4. Debugging and verifying
Debugging assembly code can be quite hard and frustrating, as you probably already have discovered. I would recommend that you start with writing the piece of code you want to optimize as a subroutine in a high level language. Next, write a test program that will test your subroutine thoroughly. Make sure the test program goes into all branches and boundary cases.
When your high level language subroutine works with your test program then you are ready to translate the code to assembly language.
Now you can start to optimize. Each time you have made a modification you should run it on the test program to see if it works correctly. Number all your versions and save them so that you can go back and test them again in case you discover an error that the test program didn't catch (such as writing to a wrong address).

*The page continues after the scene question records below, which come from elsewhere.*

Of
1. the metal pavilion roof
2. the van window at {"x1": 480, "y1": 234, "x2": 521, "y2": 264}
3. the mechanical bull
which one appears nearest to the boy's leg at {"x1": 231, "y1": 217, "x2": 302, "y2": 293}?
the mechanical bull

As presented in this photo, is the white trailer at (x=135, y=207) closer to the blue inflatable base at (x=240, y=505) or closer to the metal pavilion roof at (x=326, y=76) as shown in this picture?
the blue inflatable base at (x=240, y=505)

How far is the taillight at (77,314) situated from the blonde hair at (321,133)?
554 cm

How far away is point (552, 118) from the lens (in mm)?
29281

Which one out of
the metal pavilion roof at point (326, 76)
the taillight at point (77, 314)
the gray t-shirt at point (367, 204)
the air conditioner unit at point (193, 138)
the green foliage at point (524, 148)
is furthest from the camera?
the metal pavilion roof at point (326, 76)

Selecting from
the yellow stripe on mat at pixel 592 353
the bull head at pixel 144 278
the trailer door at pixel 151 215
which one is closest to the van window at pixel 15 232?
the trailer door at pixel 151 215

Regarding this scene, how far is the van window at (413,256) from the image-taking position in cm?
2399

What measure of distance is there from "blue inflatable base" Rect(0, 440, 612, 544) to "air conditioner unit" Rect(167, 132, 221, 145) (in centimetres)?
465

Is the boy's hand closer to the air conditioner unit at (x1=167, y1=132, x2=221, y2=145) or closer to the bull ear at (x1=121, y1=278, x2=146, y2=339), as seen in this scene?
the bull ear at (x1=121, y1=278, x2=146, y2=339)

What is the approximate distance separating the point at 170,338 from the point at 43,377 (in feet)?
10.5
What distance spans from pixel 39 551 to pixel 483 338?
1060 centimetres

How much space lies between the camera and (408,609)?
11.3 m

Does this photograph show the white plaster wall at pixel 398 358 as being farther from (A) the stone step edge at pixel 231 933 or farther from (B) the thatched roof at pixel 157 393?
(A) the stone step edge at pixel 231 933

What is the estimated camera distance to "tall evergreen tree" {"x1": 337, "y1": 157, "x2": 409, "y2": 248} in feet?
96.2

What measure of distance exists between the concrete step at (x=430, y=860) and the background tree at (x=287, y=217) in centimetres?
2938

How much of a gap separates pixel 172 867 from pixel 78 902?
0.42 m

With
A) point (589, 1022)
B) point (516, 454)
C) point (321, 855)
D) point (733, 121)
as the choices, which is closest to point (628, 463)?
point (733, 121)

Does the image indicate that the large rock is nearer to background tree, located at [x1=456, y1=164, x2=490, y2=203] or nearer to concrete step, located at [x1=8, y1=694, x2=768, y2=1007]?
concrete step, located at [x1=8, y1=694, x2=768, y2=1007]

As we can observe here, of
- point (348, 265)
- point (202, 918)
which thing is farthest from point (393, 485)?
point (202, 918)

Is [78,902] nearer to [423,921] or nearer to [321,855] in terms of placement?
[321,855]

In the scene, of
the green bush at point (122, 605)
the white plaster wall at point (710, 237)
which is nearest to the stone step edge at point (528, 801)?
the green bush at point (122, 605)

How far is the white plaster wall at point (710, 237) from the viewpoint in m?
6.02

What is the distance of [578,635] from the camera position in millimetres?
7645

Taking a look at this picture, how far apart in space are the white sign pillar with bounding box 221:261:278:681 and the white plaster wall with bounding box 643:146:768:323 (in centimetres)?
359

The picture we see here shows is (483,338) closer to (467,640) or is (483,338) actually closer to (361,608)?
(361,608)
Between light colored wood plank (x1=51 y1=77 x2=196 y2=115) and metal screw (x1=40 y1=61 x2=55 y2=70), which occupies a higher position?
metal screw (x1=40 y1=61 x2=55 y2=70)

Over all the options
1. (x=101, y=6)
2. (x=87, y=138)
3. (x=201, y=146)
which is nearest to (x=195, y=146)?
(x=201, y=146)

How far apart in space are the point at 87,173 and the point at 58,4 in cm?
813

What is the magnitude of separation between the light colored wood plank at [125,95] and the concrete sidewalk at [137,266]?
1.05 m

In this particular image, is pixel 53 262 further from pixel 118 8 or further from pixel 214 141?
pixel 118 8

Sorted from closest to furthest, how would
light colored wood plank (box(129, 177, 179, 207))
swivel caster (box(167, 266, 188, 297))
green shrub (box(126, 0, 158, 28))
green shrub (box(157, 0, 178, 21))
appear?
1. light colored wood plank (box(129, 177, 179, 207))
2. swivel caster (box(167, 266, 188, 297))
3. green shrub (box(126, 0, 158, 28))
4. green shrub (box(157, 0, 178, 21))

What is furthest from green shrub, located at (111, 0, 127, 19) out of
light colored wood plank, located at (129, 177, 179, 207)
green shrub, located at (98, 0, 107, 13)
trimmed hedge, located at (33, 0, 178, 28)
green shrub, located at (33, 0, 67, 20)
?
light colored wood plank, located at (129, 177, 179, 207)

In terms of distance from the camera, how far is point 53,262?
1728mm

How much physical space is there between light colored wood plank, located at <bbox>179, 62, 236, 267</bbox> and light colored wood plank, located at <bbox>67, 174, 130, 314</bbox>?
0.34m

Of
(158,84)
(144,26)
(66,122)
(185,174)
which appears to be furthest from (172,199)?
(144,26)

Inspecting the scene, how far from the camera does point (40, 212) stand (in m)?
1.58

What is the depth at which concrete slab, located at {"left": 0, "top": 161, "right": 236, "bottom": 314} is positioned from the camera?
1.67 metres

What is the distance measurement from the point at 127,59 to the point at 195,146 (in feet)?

Test the speed of the most critical part of your program with the method described in chapter 30 or with a test program. If the code is significantly slower than expected, then the most probable causes are: cache misses (chapter 7), misaligned operands (chapter 6), first time penalty (chapter 8), branch mispredictions (chapter 22), instruction fetch problems (chapter 15), register read stalls (16), or long dependency chains (chapter 20).
Highly optimized code tends to be very difficult to read and understand for others, and even for yourself when you get back to it after some time. In order to make it possible to maintain the code it is important that you organize it into small logical units (procedures or macros) with a well-defined interface and appropriate comments. The more complicated the code is to read, the more important is a good documentation.